Sur le plan des réalisations, il a été acteur de la mise en place des conseils économiques des territoires. Il permet aux élus locaux, à la Région et à l’écosystème économique d’avoir un temps d’échange. "Ils sont en place sur nos cinq délégations et se réunissent une fois par trimestre." Dans le même état d’esprit, il entend soutenir le développement de la Maison de l’Entreprise, un guichet unique d’informations pour les dirigeants ou les porteurs de projets. Plusieurs structures l’animent comme la CCI, la CMA, les collectivités locales, … "Je veux réussir à les implanter sur toutes nos délégations. Cela existe déjà à Auray et à Lorient."

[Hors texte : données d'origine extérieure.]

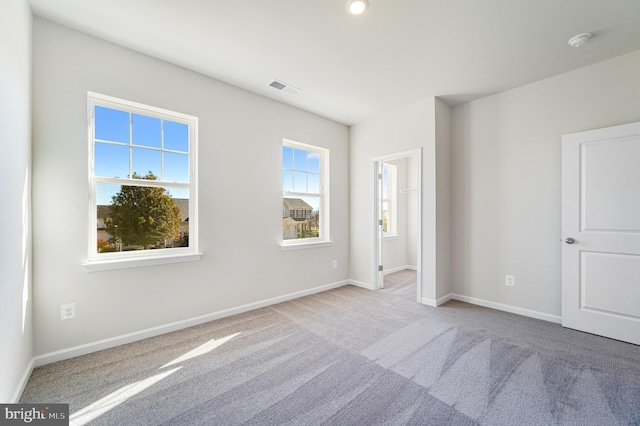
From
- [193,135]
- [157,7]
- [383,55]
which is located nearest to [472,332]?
[383,55]

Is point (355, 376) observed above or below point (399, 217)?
below

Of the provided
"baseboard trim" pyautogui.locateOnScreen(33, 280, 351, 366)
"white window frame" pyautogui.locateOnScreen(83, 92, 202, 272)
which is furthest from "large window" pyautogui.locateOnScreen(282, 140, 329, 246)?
"white window frame" pyautogui.locateOnScreen(83, 92, 202, 272)

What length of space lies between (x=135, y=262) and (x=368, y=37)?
291 cm

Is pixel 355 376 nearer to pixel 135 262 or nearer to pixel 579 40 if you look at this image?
pixel 135 262

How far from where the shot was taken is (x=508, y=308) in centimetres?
331

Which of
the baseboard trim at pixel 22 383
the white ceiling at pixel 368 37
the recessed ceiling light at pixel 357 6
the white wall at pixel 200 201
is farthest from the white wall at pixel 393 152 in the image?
the baseboard trim at pixel 22 383

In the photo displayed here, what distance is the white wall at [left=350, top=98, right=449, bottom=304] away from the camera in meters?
3.54

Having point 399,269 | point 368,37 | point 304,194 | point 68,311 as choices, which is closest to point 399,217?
point 399,269

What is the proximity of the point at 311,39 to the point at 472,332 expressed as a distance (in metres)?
3.19

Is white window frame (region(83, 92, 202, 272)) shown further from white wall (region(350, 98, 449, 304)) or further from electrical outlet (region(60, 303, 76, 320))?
white wall (region(350, 98, 449, 304))

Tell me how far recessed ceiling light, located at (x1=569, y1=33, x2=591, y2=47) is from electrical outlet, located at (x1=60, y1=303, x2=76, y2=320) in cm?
481

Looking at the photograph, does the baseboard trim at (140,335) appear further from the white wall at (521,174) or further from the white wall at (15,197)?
the white wall at (521,174)

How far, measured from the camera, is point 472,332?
2.73 meters

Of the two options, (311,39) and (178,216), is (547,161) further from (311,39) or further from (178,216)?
(178,216)
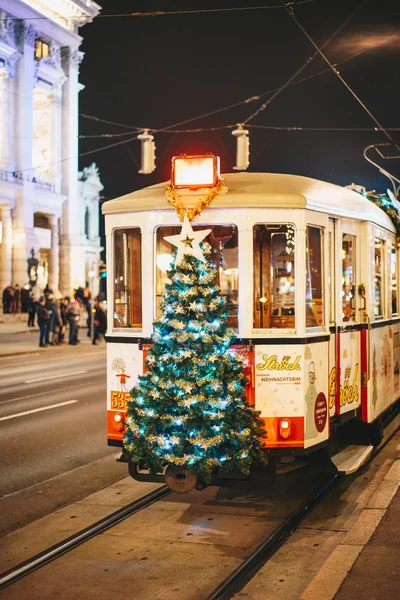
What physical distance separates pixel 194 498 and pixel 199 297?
238 cm

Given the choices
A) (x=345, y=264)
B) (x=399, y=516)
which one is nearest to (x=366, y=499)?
(x=399, y=516)

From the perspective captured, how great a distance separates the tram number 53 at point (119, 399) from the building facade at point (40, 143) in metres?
44.9

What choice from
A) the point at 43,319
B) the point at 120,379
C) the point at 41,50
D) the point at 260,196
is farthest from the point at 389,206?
the point at 41,50

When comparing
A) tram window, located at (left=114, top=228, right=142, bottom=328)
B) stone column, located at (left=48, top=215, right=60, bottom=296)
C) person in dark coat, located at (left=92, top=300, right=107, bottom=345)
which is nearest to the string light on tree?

Philippe Rouault est aussi revenu sur Ecod’O, le programme de sobriété hydrique, créé pour les entreprises par la CCI du Morbihan et aujourd’hui déployé par les autres CCI bretonnes. " Nous approchons des 200 entreprises accompagnées sur le Morbihan et la Bretagne. Les sociétés qui ont suivi ce programme observent des gains de 15 à 20 % d’économies d’eau."

Mobilisation sur les dossiers liés à Michelin Vannes et Fonderie de Bretagne

Deux entreprises morbihannaises concentrent actuellement toutes les attentions. La CCI, comme les autres acteurs économiques, les organisations professionnelles, les élus et les services de l’État, se mobilise. "Le préfet a pris la main, il y a une cellule de revitalisation du territoire à laquelle nous participons. Michelin est un employeur exemplaire. Les salariés seront accompagnés, il y a aussi des offres d’emploi pour eux. La revitalisation du site se fera."

Pour La Fonderie de Bretagne, Philippe Rouault affiche plus d’inquiétudes. "La situation est beaucoup plus compliquée. Le site, lui, comme celui de Michelin, aura des candidats à l’heure du Zéro Artificialisation Nette des sols (Zan). Il faudra réindustrialiser les friches. Nous n’en avions pas ou quasi-pas en Bretagne par rapport à d’autres régions françaises".

À l’heure de conclure, il a donné rendez-vous aux adhérents du VMBC lors de la prochaine cérémonie des Oscars du Morbihan que la CCI co-organise avec de nombreux partenaires. La soirée aura lieu le 27 mars, au Quai 9 de Lanester.